The problem with this approach is that it can rapidly become expensive as the number of images increases. However, the image set can be reduced to minimal orthogonal basis set, and the correlation with this basis set used to describe the contents. This is the idea behind the EigenSpace coding made popular by Turk and Pentland [TP91]. Correlation with a set of Eigen images is commonly thought of as a technique for recognition. However, it is also possible to use such a coding as a compact image transmission code provided that the position, scale and contrast are suitably normalised.
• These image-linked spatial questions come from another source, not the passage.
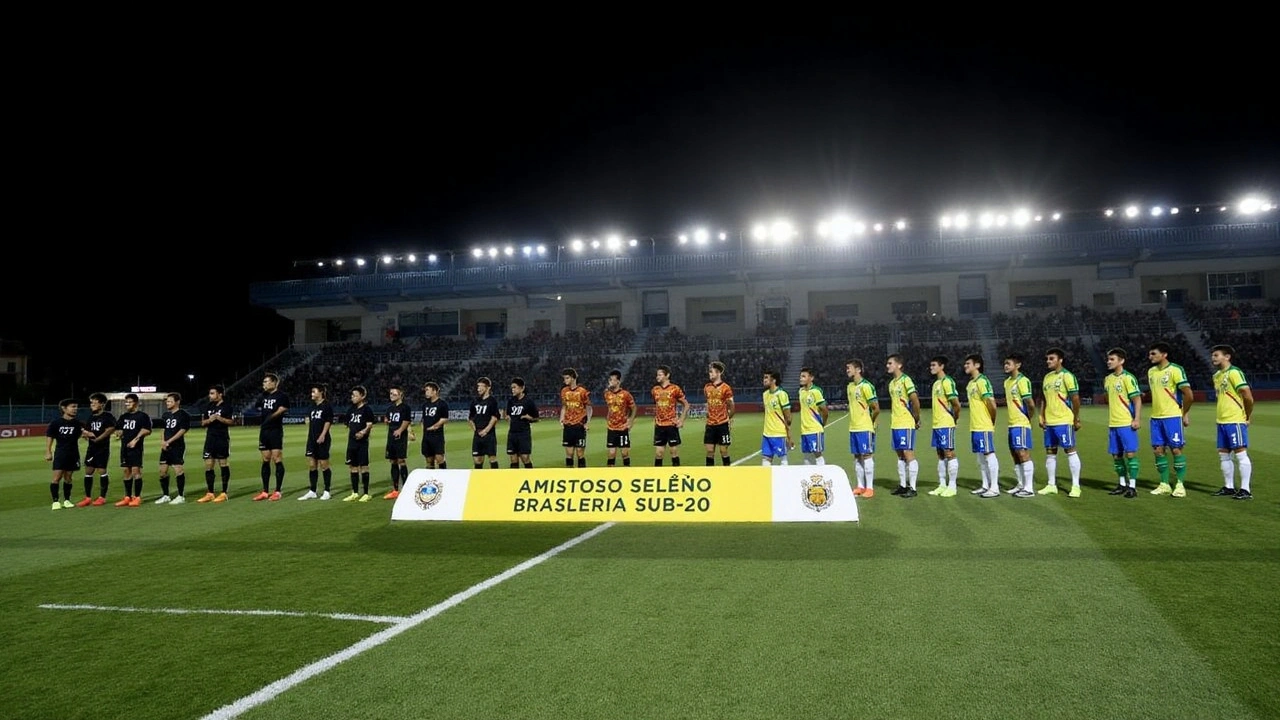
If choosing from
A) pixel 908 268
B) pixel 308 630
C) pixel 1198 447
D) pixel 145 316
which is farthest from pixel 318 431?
pixel 145 316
To construct an eigenspace, we begin with a database of images, as for example shown in figure 8. We then compute an average image as shown in figure 9. Finally, an fast algorithm is used to compute the covariance of the of the image data based. For a 128 by 128 = 65,536 pixel image, this covariance matrix has, in theory, coefficients. Fortunately, this covariance is highly diagonal, and a fast algorithm can be used to compute and diagonalise this covariance. The principal components of the covariance matrix form an orthogonal basis set, which are the axis of the EigenSpace as shown in figure 9.
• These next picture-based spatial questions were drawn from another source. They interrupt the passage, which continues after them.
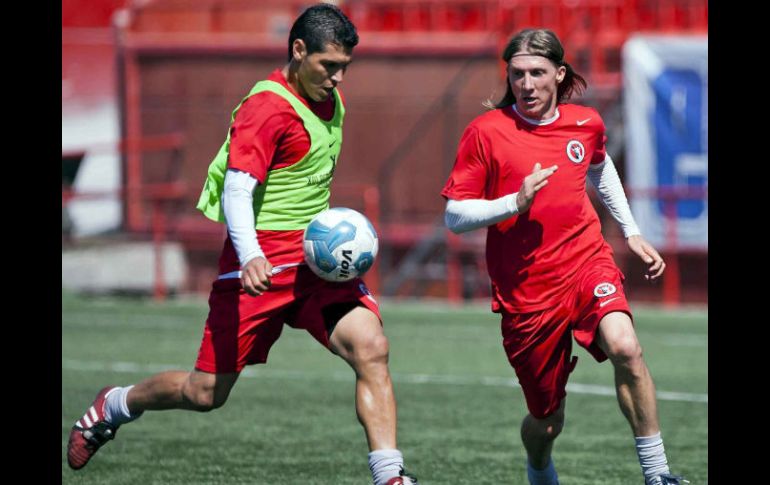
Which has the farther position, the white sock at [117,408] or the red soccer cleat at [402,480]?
the white sock at [117,408]

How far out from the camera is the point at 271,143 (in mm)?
6688

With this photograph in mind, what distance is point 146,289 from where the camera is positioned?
817 inches

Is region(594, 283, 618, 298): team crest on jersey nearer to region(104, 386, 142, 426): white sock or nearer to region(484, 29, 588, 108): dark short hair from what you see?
region(484, 29, 588, 108): dark short hair

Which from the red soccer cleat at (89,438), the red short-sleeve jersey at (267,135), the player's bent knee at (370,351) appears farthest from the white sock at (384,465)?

Figure 8: A small face data base composed of 4 images.
Figure 9: The three principal components of the covariance matrix.
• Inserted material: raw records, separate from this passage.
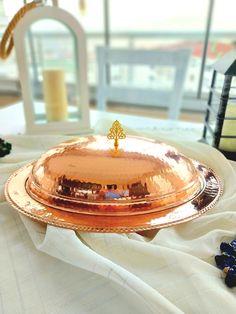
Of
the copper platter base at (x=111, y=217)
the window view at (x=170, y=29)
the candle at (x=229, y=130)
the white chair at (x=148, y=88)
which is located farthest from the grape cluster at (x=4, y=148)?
the window view at (x=170, y=29)

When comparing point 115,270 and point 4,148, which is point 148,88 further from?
point 115,270

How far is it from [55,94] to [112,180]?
0.42m

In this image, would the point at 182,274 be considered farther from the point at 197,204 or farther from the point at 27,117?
the point at 27,117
One of the simplest applications of the eigenfaces method [TP91] is the recognition of a subject We have prepared a simple demo which works as follows. At the beginning of a session, the system classifies the subjects face in order to determine if the subject is known. Classification is performed by multiplying the normalized face by each of the principle component images in order to obtain a vector. The vector positions the image in the ``face space'' defined by the current Eigenfaces. If the face is near a position of this space which corresponds to a known subject, then the subject's image from the face-space database is displayed. If the vector is not near a known subject, the subject is classified as unknown and no face is displayed. Using the Eigenface technique, our Quadra 700 with no additional hardware can digitize and classify a face within a 108 by 120 image for a database of 12 images at about 1 frame per second.
It is possible to use the Eigenface technique to measure parameters. One example of this is for eye-tracking. We train a set of images of the subject looking in different directions and use these images to form an Eigen-Space. During execution of a task, a high-resolution window is placed over the subjects eyes, and the position in the Eigen-Space is computed. The nearest principle components are used to interpolate the current horizontal and vertical direction.
We are experimenting with this technique to determine the trade-off between resolution of the windows on the eyes, the number of eigen-images needed, and the precision which we can obtain in eye tracking. The goal is to be able to drive a pointing device, such as a mouse with such eye tracking. Facial expression contains useful informations about the user's state of mind. In the Neimo experiment, the user's state of mind is a very interesting information. The Eigenfaces idea can be easily extended to classifying the users facial expression. A set of facial expressions are obtained as the subject performs his task. These facial expressions are then used to form an Eigenspace. At each instant, the system determines the face expression class which most closely corresponds to the users current expression. In this way, we can experiment with anticipating the users ``mood'' based on facial expression.